Valley Mall
- Location: Union Gap, Washington, United States
- Coordinates: 46°33′56″N 120°28′45″W﻿ / ﻿46.56556°N 120.47917°W
- Address: 2529 Main Street
- Opened: 1972
- Owner: CenterCal Properties, LLC.
- Stores: 80
- Anchor tenants: 4
- Floor area: 746,000 square feet (69,300 m^{2})
- Floors: 1 (plus second floor food court)
- Website: shopatvalleymall.com

= Valley Mall (Yakima) =

Valley Mall is a regional enclosed shopping mall located in Union Gap, Washington, serving the Yakima area. It is the region's sole indoor mall and has 55 stores, anchored by Kohl's and Macy's (formerly The Bon Marché), The mall is located on Interstate 82 and is adjacent to outdoor shopping centers called Valley Mall Plaza, Washington Plaza, and Frontage. Collectively, the property has 80 retailers.

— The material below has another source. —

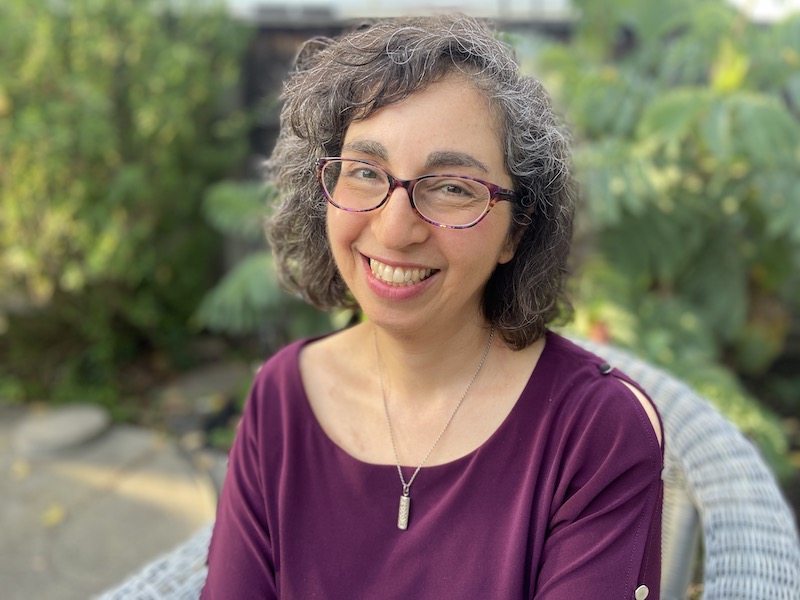 Fotografía de una mujer sonriente con camisa morada y gafas delante de un fondo verde.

The Valley Mall opened in 1972, under the ownership of engineering firm Morrison-Knudsen. It was purchased in 1980 by First Union Real Estate Investments for $8.9 million and later sold to Center Oak Properties in 1999. The mall was expanded by 260,000 sqft in 2002, siphoning major retailers and customers from the Yakima Mall in the city's downtown. The Yakima Mall closed in 2003.

The mall's Sears store closed in December 2022 but reopened the following year.

In July 2024, it was announced that Sears would be closing again at the mall in Fall 2024.